----- EXCERPT TO READ

Introduction There has been growing attention to using effectiveness evidence to guide public health and health improvement policies, strategies, programmes, and actions “on the ground.” However, there has only been partial recognition of complications that have a material bearing on how such evidence is interpreted and translated into action. This paper aims to shed further light on such complications, capitalising on the authors' previous roles as “evidence originators” in academia and their more recently gained perspectives as “evidence interpreters” in national agencies.
Methods A particular randomised controlled trial in which the authors were directly involved—based on a workplace cardiovascular disease prevention programme—was revisited and used as an illustrative case study to elucidate important considerations in assessing and applying effectiveness evidence more generally.

----------

**TASK REQUIREMENTS:**
A - In the abstract on public health effectiveness evidence, what kind of programme was the revisited randomised controlled trial based on?
B - Continue the abstract on public health effectiveness evidence from where it stops.

----- INPUT DATA

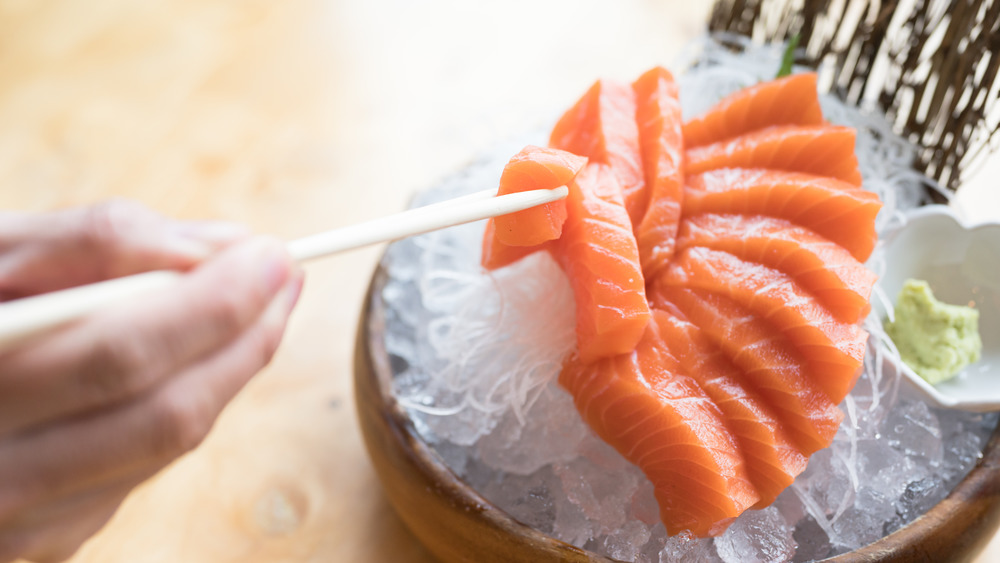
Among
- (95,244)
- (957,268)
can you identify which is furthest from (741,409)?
(95,244)

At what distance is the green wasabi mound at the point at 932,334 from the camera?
1.25 meters

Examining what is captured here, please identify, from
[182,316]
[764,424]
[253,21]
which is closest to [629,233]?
[764,424]

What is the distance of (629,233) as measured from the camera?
104 centimetres

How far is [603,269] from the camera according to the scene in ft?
3.37

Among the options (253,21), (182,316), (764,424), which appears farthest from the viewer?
(253,21)

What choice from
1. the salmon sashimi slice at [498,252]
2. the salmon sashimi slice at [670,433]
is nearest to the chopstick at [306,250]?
the salmon sashimi slice at [498,252]

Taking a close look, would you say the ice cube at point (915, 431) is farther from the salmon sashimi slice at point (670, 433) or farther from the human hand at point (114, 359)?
the human hand at point (114, 359)

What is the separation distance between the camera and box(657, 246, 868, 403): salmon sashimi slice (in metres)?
1.00

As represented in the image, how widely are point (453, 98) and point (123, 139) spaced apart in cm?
107

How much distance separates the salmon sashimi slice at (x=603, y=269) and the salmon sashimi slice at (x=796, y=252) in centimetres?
17

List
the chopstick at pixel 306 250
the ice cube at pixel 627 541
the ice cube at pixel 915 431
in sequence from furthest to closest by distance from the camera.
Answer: the ice cube at pixel 915 431, the ice cube at pixel 627 541, the chopstick at pixel 306 250

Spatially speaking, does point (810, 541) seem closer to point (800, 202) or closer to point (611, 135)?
point (800, 202)

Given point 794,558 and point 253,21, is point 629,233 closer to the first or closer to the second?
point 794,558

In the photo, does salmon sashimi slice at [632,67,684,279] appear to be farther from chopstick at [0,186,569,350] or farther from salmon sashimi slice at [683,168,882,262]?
chopstick at [0,186,569,350]
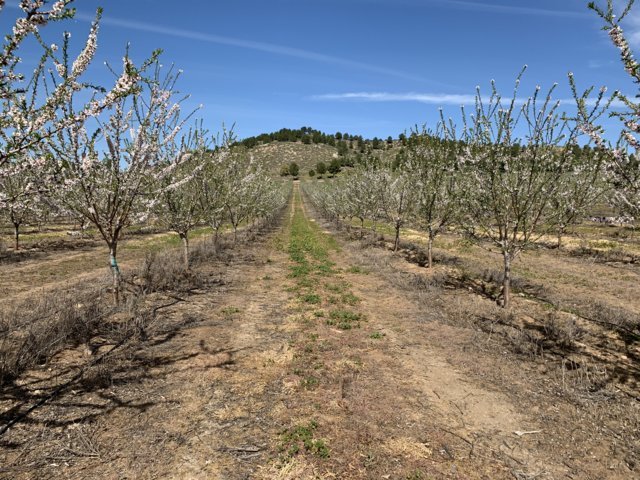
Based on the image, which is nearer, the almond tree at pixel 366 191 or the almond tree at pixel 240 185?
the almond tree at pixel 240 185

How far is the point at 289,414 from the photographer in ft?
20.0

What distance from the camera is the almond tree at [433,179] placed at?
17.1m

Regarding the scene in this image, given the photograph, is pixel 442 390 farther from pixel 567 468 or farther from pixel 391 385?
pixel 567 468

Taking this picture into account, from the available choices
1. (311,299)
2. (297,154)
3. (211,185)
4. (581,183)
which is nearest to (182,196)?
(211,185)

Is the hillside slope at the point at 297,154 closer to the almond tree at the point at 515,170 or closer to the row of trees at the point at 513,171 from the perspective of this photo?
the row of trees at the point at 513,171

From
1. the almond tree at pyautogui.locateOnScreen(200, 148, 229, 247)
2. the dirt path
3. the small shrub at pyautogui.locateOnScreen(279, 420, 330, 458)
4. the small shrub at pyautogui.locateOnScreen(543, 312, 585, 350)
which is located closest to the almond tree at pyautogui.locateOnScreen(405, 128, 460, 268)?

----------

**ANSWERS TO THE TASKS:**
A - A workplace cardiovascular disease prevention programme.

B -
Results Relatively obvious, and less obvious, complicating factors were identified in relation to defining the intervention, judging effectiveness, and transferability of findings. In addition, some “bigger picture” considerations were described, with individual interventions viewed as pieces in the health improvement “jigsaw” or as frames in the “movie” of ever-changing influences on population health.
Conclusion The layers of complexity uncovered in this work should be taken into account in designing, executing and reporting primary evaluative studies and reviews, in formulating recommendations for action, and in developing more fully fit-for-purpose approaches to evidence-informed public health and health improvement.